Diabetologie und Stoffwechsel 2012; 7 - P_8
DOI: 10.1055/s-0032-1314505

Psychosoziale Ausgangssituation und initiale Bedürfnisse als Prädiktoren für die Stoffwechseleinstellung ein Jahr nach Manifestation? Eine repräsentative Stichprobe von Kindern/Jugendlichen mit Typ-1-Diabetes

C Ziegler 1, T Danne 1, A Hellberg 1, B Aschemeier 1, E Marquardt 1, O Kordonouri 1, C Krowicky 1, U Großer 1, B Götz 1, K Schnell 1, K Lange 2
  • 1Kinder- und Jugendkrankenhaus auf der Bult, Hannover, Germany
  • 2Medizinische Hochschule Hannover, Medizinische Psychologie, Hannover, Germany

Fragestellung: Es wird untersucht, ob sich Kinder mit einer unzureichenden Stoffwechseleinstellung ein Jahr nach Diabetesmanifestation von Kindern mit einer guten Stoffwechseleinstellung in ihrer psychosozialen Situation und den subjektiven Bedürfnissen der Familien zum Beginn der Erkrankung unterscheiden.

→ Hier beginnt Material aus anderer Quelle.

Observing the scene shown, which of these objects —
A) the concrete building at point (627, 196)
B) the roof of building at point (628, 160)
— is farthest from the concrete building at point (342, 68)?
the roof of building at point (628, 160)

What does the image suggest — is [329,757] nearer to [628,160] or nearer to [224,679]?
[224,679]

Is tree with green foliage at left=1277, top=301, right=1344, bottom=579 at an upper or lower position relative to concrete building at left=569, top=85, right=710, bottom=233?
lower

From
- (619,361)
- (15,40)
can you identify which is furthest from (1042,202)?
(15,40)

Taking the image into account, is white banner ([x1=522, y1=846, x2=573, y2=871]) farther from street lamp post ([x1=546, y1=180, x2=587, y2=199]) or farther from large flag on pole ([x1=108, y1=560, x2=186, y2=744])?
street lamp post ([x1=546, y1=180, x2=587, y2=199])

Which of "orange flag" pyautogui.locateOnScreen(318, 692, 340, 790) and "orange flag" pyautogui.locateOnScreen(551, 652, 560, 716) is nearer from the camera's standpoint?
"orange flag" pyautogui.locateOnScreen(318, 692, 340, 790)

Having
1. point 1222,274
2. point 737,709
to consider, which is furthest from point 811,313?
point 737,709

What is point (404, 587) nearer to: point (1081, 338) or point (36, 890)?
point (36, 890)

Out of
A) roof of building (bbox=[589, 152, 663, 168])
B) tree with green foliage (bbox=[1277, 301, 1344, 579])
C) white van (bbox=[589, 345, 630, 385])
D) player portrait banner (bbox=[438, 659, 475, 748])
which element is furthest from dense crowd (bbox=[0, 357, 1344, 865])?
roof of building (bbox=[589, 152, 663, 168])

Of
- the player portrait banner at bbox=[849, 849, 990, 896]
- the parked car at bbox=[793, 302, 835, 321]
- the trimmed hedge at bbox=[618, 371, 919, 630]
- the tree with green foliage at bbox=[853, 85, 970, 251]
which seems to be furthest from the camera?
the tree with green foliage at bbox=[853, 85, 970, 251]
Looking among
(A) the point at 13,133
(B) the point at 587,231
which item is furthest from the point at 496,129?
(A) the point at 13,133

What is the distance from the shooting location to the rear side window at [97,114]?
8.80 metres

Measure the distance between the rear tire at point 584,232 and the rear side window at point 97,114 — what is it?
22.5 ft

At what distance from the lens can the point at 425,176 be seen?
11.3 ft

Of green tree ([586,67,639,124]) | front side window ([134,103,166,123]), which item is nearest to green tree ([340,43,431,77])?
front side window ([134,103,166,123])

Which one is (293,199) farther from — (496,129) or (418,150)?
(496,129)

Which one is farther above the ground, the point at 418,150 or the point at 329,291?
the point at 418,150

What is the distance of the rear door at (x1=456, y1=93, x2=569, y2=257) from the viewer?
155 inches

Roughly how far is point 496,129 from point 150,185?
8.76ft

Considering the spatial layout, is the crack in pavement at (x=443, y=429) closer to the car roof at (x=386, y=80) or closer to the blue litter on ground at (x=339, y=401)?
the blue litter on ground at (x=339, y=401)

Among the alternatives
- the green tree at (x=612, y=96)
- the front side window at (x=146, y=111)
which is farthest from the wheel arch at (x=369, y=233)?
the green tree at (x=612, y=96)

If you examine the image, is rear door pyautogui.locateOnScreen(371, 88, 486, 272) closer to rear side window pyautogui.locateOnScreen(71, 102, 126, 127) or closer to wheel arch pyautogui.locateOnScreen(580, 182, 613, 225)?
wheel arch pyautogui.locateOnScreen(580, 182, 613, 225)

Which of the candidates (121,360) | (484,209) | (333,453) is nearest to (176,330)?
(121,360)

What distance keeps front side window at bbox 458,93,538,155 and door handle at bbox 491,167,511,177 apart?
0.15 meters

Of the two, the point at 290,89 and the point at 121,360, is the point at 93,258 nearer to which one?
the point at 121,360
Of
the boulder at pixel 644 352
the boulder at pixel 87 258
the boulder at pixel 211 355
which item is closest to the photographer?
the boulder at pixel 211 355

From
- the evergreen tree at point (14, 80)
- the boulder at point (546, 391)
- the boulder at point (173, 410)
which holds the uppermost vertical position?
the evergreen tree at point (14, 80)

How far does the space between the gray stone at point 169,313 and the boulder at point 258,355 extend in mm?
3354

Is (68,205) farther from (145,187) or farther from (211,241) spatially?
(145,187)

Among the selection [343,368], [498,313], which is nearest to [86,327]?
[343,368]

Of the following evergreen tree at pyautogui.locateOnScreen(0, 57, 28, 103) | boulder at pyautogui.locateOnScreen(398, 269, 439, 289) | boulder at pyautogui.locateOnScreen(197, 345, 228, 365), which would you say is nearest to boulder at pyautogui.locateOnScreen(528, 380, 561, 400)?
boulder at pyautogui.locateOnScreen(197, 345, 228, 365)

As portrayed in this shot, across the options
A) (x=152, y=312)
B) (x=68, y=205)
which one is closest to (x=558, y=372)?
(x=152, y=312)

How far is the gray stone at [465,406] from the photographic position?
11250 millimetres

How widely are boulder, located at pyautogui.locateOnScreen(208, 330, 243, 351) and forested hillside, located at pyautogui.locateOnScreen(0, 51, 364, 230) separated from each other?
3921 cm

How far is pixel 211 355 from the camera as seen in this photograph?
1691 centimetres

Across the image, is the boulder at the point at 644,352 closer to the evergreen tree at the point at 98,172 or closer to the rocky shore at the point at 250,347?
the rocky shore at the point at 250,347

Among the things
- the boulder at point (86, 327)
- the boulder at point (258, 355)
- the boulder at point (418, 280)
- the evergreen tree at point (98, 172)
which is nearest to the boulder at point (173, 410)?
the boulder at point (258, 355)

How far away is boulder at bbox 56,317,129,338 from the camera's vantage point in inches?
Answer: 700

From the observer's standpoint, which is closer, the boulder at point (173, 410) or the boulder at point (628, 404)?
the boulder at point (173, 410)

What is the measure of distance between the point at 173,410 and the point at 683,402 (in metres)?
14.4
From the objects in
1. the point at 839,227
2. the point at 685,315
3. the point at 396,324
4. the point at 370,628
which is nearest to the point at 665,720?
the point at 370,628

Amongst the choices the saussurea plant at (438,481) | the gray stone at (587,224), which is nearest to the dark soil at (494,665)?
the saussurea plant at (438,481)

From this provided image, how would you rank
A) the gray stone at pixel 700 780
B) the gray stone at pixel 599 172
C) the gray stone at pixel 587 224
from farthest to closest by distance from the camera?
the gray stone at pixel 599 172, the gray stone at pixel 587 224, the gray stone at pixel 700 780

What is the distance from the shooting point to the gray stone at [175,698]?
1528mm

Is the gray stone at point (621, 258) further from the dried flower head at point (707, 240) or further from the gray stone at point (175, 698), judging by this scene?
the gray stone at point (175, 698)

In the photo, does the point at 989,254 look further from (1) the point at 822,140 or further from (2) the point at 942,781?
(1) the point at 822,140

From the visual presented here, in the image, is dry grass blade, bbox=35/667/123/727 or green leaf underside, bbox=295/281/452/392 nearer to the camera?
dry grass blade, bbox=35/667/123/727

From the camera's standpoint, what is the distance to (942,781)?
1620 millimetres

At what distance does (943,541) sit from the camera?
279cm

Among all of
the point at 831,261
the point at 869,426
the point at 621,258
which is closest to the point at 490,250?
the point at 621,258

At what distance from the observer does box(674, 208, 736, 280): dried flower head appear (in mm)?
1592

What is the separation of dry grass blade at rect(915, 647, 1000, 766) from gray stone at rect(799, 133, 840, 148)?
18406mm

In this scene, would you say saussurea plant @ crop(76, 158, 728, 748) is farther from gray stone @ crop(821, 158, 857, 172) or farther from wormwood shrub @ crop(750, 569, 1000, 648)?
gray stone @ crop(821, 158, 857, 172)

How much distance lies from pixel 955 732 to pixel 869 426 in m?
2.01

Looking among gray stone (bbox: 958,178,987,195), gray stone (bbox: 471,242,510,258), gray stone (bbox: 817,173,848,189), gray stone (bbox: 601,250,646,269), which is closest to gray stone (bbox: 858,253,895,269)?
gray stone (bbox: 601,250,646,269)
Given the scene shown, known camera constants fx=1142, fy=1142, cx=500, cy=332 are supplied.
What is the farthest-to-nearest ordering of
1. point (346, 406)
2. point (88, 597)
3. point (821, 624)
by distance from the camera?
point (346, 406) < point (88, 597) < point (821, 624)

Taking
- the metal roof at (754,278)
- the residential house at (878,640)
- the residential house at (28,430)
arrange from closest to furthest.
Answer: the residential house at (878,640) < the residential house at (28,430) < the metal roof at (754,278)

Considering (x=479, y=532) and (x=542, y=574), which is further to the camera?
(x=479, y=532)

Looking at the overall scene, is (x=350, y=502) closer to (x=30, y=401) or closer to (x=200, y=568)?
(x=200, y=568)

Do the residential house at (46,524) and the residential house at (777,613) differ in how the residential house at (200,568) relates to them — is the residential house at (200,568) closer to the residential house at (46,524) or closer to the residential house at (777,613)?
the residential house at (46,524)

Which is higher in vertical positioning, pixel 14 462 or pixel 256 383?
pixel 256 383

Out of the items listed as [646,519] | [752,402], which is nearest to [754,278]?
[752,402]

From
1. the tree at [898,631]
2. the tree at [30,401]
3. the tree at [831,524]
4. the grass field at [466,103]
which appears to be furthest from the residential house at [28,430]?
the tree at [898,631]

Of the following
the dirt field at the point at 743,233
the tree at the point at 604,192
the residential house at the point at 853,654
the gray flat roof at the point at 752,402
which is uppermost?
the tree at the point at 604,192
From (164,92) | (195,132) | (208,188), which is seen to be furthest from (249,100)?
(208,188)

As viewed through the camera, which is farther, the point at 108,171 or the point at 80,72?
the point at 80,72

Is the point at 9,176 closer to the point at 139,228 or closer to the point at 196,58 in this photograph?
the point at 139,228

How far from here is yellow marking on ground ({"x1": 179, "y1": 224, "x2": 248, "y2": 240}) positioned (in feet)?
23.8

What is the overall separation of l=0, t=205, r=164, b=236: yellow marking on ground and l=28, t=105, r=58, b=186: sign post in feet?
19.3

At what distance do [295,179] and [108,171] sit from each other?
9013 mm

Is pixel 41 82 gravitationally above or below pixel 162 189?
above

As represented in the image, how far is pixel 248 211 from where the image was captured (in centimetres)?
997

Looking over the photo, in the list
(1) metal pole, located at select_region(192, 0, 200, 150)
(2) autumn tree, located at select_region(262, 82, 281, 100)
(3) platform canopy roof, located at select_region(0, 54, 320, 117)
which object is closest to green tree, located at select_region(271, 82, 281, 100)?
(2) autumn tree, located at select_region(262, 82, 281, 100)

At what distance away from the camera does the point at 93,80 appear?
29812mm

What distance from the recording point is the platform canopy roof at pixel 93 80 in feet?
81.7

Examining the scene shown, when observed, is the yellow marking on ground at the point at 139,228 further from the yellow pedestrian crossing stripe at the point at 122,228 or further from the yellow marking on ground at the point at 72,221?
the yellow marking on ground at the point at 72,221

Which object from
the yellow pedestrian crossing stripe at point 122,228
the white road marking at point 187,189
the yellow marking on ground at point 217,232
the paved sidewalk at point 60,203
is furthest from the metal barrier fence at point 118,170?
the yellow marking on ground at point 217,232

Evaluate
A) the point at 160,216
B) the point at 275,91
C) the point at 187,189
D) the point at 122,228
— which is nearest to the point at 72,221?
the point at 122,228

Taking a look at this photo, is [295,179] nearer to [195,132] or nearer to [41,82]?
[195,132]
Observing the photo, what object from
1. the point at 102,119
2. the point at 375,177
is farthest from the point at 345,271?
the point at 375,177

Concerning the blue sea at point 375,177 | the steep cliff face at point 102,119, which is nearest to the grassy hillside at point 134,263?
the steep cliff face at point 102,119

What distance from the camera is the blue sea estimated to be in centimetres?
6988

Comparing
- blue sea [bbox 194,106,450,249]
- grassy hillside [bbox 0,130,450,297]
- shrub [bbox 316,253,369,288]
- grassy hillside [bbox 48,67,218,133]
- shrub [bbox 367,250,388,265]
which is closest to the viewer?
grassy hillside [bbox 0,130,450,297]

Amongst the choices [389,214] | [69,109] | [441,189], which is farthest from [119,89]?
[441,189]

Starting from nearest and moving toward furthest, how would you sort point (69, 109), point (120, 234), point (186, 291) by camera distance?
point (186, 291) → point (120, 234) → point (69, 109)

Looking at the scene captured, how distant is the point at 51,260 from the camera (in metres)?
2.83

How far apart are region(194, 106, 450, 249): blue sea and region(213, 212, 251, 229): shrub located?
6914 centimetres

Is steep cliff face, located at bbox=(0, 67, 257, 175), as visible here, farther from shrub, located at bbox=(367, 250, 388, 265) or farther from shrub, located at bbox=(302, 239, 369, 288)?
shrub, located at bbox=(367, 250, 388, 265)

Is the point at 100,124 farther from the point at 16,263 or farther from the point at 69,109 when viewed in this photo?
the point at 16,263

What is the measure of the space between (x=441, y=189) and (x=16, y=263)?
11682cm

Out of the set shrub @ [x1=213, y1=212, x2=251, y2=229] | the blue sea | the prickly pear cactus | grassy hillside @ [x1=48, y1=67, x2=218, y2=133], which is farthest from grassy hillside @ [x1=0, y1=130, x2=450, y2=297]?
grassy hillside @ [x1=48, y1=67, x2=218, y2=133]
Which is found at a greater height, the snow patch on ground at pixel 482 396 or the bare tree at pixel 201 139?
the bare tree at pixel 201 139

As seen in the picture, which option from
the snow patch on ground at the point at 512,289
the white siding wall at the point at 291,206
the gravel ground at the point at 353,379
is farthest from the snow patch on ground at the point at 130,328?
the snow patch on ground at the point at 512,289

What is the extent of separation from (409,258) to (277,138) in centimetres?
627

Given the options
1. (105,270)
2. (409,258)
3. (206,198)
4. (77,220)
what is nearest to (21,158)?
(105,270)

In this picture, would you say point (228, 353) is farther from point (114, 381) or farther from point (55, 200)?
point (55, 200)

Methodik: Der Einschluss der Patienten erfolgte sukzessive über einen Zeitraum von 12 Monaten (07/2009–06/2010). Die Familien wurden zum Zeitpunkt der Diabetesmanifestation mit einem standardisierten Leitfaden-Interview zu ihrer psychosozialen Situation (Herkunft, Lebensumstände des Kindes, berufliche Situation der Eltern, gesundheitliche Beeinträchtigung des Kindes (psychisch/körperlich)) sowie ihren Bedürfnissen nach der Diabetesmanifestation befragt. HbA1c (DCA 2000, Normbereich 4,2–5,8%) und Therapiedaten wurden initial und nach 12 Monaten ausgewertet. Bei 61 von 75 (81,3%) Familien lagen vollständige Datensätze vor. Die Daten wurden sowohl qualitativ mittels Inhaltsanalyse als auch quantitativ mittels Mann-Whitney-U-Test und Chi2-Test ausgewertet.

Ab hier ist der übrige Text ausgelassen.